** Text segment follows **

Sadly, we can't use idr, as idr is recycling ticket numbers. The whole
goal of the mechanism here is to allow us to ignore obsolete tickets,
referencing memory regions that have been already destroyed. A
mechanism that is recycling ticket numbers might result in spurious
invalidations.

> > +/* Caller should be holding the peer client lock, specifically, the
> caller should hold ib_peer_client->lock */
> > +static int ib_peer_remove_context(struct ib_peer_memory_client
> *ib_peer_client,
> > +				  unsigned long key)
> > +{
> > +	struct core_ticket *core_ticket;
> > +
> > +	list_for_each_entry(core_ticket, &ib_peer_client->core_ticket_list,
> > +			    ticket_list) {
> > +		if (core_ticket->key == key) {
> > +			list_del(&core_ticket->ticket_list);
> > +			kfree(core_ticket);
> > +			return 0;
> > +		}
> > +	}
> > +
> > +	return 1;
> > +}
> > +
> > +/**
> > +** ib_peer_create_invalidation_ctx - creates invalidation context for
> a given umem
> > +** @ib_peer_mem: peer client to be used
> > +** @umem: umem struct belongs to that context
> > +** @invalidation_ctx: output context
> > +**/
> > +int ib_peer_create_invalidation_ctx(struct ib_peer_memory_client
> *ib_peer_mem, struct ib_umem *umem,
> > +				    struct invalidation_ctx **invalidation_ctx)
> > +{
> > +	int ret;
> > +	struct invalidation_ctx *ctx;
> > +
> > +	ctx = kzalloc(sizeof(*ctx), GFP_KERNEL);
> > +	if (!ctx)
> > +		return -ENOMEM;
> > +
> > +	ret = ib_peer_insert_context(ib_peer_mem, ctx,
> > +				     &ctx->context_ticket);
> > +	if (ret) {
> > +		kfree(ctx);
> > +		return ret;
> > +	}
> > +
> > +	ctx->umem = umem;
> > +	umem->invalidation_ctx = ctx;
> > +	*invalidation_ctx = ctx;
> > +	return 0;
> > +}
> > +
> > +/**
> > + * ** ib_peer_destroy_invalidation_ctx - destroy a given invalidation
> context
> > + * ** @ib_peer_mem: peer client to be used
> > + * ** @invalidation_ctx: context to be invalidated
> > + * **/
> > +void ib_peer_destroy_invalidation_ctx(struct ib_peer_memory_client
> *ib_peer_mem,
> > +				      struct invalidation_ctx *invalidation_ctx)

** End of Text segment **
** Extracted records follows **

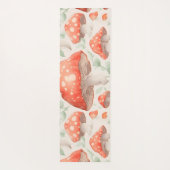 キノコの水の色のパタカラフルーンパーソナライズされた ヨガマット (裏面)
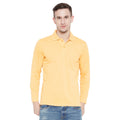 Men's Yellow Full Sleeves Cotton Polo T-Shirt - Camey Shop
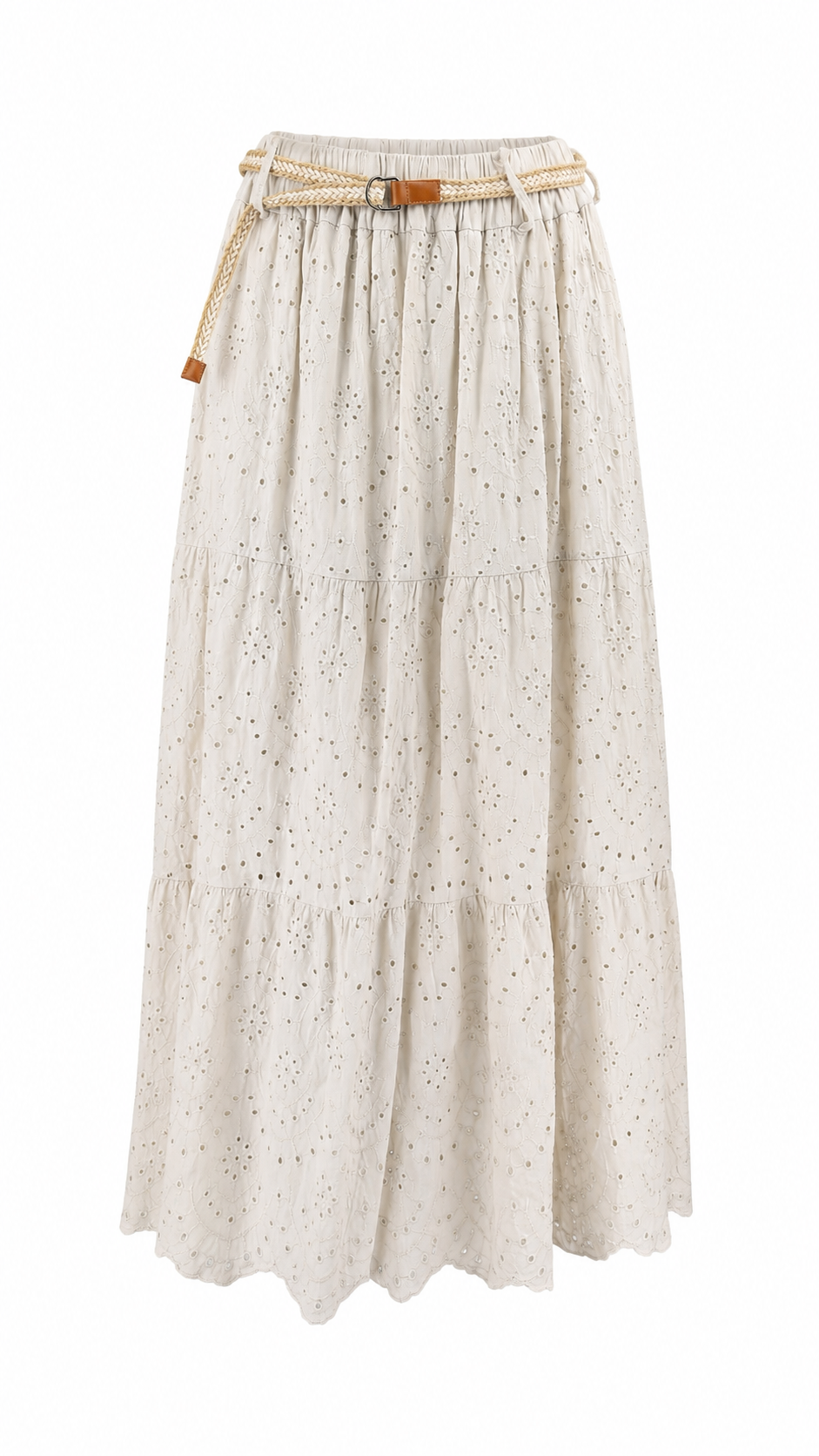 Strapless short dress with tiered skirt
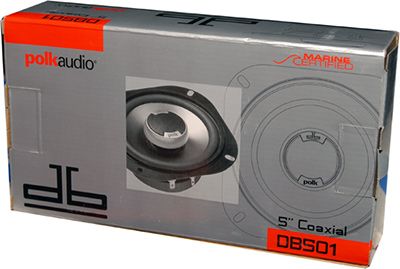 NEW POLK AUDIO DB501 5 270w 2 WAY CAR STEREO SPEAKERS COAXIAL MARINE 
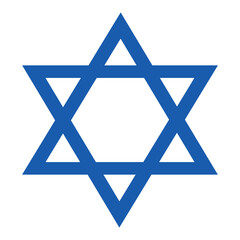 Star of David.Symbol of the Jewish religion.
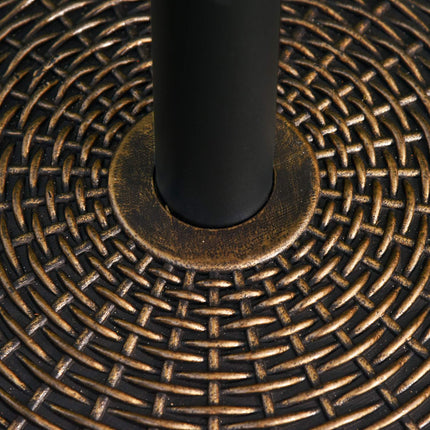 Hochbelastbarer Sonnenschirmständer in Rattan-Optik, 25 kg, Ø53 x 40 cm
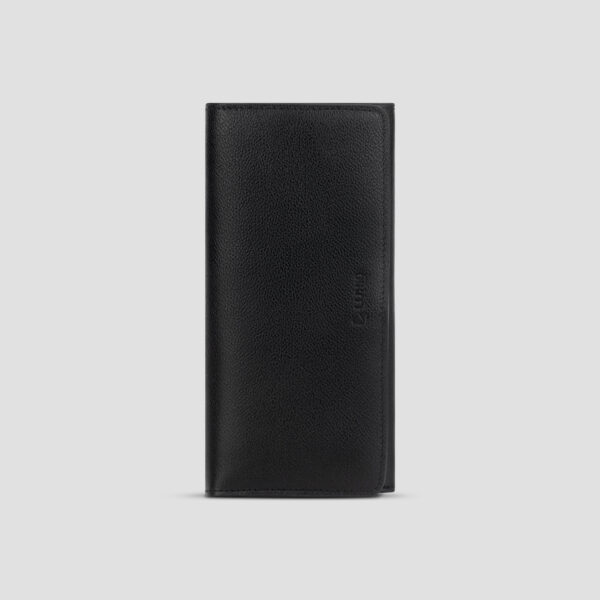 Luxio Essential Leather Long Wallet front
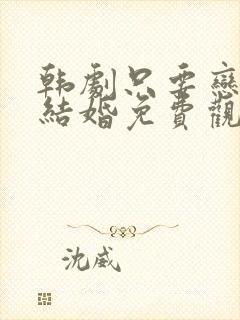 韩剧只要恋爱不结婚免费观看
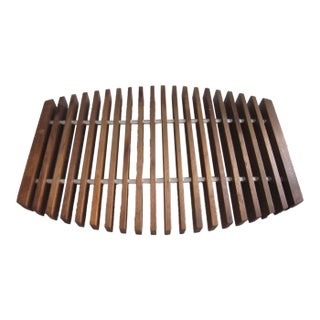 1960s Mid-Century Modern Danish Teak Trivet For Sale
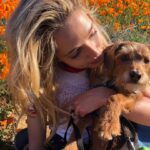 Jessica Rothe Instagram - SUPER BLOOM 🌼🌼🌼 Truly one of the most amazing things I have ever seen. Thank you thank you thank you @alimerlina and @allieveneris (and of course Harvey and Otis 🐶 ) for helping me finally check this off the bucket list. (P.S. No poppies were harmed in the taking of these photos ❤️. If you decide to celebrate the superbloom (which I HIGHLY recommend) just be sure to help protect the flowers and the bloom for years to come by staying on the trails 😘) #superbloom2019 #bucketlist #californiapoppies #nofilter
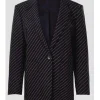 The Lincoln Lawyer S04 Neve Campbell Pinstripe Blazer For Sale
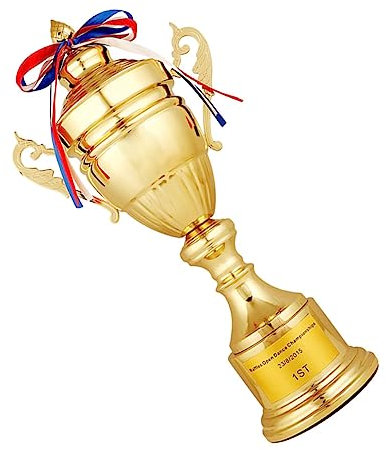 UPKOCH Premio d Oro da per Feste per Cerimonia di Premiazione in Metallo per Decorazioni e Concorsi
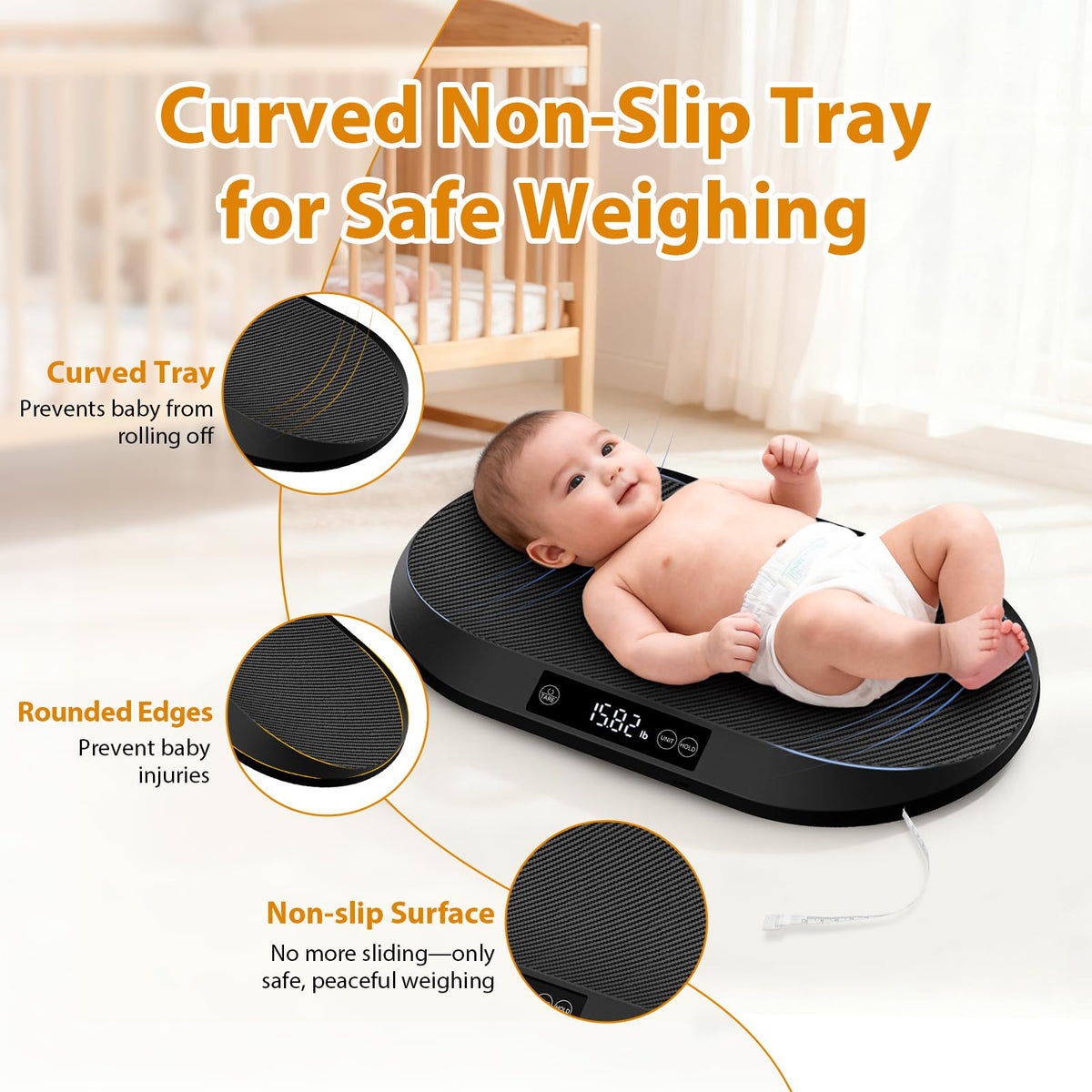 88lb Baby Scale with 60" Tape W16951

** End of Extracted records **
** Extracted records follows **

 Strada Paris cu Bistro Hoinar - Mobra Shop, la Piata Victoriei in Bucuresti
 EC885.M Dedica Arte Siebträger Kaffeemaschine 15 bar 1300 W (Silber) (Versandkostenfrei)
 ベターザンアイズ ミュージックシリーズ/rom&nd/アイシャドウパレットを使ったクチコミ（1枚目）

** End of Extracted records **

### Prompt 1:
Print the stretch of the patch discussion from "Sadly, we can't" through "invalidations.".
### Prompt 2:
Answer these questions about the patch discussion:
(a) Why can't idr be used for the tickets?
(b) What does ib_peer_create_invalidation_ctx return when kzalloc fails?
(c) What does ib_peer_remove_context return when no ticket in the list has a matching key?
### Prompt 3:
Name every function whose definition begins in the patch discussion.

### Exercise result 1:
Sadly, we can't use idr, as idr is recycling ticket numbers. The whole
goal of the mechanism here is to allow us to ignore obsolete tickets,
referencing memory regions that have been already destroyed. A
mechanism that is recycling ticket numbers might result in spurious
invalidations.

### Exercise result 2:
(a) idr recycles ticket numbers.
(b) -ENOMEM
(c) 1

### Exercise result 3:
ib_peer_remove_context
ib_peer_create_invalidation_ctx
ib_peer_destroy_invalidation_ctx